* Tasks and exercises *
a. According to the Apocalypse Now review, which novel is the film based on?
b. From the Apocalypse Now review, write out everything from "Theatrical release: August" down to "some drug use.".

* Source document *
= = = = =

Theatrical release: August 15, 1979

Starring: Marlon Brando
Actors: Martin Sheen Robert Duvall Frederic Forrest 
Director: Francis Ford Coppola 
Based on the novel: "Heart of Darkness" by Joseph Conrad
Rated: R (MPAA) for disturbing violent images, language, sexual content and some drug use.
Run Length: 153 min

Reviewed by Peter Veugelaers Ó 2001
- Who said they don't make em like they used to?

 Apocalypse Now stands out because of a few powerful sequences and characters: a battle sequence at the beginning set to Wagner’s music; Robert Duvall’s egotistical and farcical Colonel Kilgore who would sooner surf during battle, and celebrate the war; the climax at the mouth of the river highlighted by Willard’s confrontation with Marlon Brando’s Kurtz; and the moody surreal atmosphere that explores man’s heart of darkness.

= = = = =

* Given information *

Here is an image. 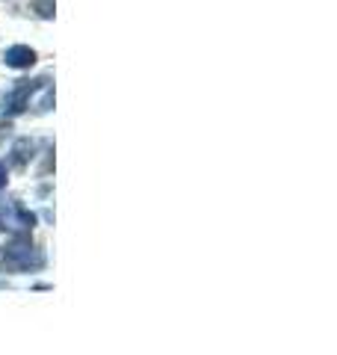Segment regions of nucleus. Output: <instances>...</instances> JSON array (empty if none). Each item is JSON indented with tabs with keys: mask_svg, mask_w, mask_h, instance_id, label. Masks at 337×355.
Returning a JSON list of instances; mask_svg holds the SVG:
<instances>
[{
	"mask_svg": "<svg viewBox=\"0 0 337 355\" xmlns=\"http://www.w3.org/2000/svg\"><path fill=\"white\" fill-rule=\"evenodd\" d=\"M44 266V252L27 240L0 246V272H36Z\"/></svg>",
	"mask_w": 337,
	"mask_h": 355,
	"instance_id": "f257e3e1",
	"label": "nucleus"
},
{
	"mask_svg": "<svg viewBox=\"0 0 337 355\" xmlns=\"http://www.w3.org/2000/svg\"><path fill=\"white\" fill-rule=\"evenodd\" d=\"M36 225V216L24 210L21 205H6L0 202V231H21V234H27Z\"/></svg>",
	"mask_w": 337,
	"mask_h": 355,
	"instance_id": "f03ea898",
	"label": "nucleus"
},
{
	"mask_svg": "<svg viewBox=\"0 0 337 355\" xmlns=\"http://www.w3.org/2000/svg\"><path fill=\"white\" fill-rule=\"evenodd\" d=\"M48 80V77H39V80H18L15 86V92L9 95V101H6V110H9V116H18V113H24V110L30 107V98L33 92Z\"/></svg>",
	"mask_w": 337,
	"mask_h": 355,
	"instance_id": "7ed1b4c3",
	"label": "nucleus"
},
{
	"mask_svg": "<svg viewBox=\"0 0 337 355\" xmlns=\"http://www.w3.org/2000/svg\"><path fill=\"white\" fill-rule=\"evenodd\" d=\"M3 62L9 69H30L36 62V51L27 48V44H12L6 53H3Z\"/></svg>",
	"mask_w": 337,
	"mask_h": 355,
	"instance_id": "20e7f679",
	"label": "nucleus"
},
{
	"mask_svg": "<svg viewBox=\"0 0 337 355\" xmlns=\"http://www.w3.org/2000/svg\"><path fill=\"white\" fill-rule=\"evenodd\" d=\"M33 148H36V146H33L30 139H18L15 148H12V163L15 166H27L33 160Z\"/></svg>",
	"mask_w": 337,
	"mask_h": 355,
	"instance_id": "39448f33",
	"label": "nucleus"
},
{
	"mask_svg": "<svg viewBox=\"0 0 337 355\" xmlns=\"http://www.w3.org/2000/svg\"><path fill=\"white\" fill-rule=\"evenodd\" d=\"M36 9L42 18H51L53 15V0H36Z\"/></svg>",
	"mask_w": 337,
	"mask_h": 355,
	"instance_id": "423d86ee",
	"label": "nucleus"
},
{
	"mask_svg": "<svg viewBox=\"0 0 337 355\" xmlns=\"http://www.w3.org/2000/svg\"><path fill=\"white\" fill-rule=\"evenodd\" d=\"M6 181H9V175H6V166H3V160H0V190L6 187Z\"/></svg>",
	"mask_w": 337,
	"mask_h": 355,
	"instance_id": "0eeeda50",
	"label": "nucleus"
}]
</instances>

= = = = =

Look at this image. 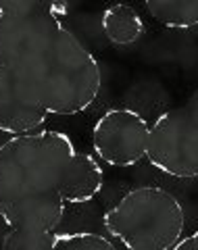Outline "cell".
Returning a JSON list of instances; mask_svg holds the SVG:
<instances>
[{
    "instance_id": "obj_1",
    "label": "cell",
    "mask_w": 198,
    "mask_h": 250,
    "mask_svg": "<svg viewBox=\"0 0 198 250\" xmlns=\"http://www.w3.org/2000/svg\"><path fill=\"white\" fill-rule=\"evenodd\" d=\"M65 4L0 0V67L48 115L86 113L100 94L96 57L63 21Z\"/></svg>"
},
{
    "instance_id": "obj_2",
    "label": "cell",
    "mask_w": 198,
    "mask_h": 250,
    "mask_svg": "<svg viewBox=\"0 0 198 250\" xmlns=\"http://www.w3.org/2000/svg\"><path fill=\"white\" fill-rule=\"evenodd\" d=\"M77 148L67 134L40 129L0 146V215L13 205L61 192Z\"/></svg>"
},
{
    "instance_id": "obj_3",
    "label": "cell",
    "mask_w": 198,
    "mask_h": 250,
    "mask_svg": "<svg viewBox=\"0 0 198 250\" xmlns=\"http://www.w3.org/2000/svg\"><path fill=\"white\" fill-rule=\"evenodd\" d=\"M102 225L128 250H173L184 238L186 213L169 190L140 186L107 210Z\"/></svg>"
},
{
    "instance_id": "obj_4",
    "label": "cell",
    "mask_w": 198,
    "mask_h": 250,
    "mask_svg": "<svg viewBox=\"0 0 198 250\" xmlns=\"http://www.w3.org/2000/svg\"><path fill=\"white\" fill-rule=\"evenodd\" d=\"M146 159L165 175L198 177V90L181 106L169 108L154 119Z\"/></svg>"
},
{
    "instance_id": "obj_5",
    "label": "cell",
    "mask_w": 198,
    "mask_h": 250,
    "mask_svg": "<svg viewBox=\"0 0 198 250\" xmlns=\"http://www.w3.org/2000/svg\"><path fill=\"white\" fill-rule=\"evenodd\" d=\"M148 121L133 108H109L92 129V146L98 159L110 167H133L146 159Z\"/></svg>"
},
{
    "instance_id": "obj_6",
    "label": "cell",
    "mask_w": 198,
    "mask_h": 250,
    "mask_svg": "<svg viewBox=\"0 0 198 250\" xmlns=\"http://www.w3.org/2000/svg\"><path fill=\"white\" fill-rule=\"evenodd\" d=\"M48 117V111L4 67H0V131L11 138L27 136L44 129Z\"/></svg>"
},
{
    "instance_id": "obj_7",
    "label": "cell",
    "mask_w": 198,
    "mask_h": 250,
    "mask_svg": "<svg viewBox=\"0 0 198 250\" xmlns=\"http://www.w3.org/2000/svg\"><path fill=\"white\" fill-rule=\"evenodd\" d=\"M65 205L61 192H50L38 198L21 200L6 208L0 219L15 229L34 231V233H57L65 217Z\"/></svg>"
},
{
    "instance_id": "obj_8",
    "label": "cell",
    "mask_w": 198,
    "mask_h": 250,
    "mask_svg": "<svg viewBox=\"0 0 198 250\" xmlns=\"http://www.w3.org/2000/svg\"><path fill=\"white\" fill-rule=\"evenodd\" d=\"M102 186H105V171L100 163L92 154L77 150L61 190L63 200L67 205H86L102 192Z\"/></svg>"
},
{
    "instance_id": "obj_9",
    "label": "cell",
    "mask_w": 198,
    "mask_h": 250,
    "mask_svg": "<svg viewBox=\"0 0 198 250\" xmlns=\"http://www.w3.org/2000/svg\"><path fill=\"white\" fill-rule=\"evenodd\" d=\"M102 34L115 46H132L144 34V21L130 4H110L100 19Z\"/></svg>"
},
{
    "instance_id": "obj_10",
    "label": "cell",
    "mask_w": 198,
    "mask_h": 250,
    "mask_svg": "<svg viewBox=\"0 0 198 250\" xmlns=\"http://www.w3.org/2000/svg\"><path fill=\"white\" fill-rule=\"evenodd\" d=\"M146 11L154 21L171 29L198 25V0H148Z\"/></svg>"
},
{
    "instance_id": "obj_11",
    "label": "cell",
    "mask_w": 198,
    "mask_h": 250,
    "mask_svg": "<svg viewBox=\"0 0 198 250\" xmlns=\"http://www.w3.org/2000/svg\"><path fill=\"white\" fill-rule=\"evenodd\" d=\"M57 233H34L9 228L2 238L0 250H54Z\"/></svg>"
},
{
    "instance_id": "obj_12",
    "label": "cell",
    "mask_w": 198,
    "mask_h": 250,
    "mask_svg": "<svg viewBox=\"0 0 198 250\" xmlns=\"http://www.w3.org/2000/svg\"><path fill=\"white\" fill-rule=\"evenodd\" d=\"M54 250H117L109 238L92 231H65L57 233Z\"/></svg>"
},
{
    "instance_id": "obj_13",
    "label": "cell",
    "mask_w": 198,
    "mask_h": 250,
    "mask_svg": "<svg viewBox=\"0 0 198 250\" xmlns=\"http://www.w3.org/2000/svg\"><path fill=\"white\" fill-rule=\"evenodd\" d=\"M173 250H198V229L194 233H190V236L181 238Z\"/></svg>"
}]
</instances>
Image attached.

= = = = =

* Task solutions *
a. "Heart of Darkness" by Joseph Conrad.

b.
Theatrical release: August 15, 1979

Starring: Marlon Brando
Actors: Martin Sheen Robert Duvall Frederic Forrest 
Director: Francis Ford Coppola 
Based on the novel: "Heart of Darkness" by Joseph Conrad
Rated: R (MPAA) for disturbing violent images, language, sexual content and some drug use.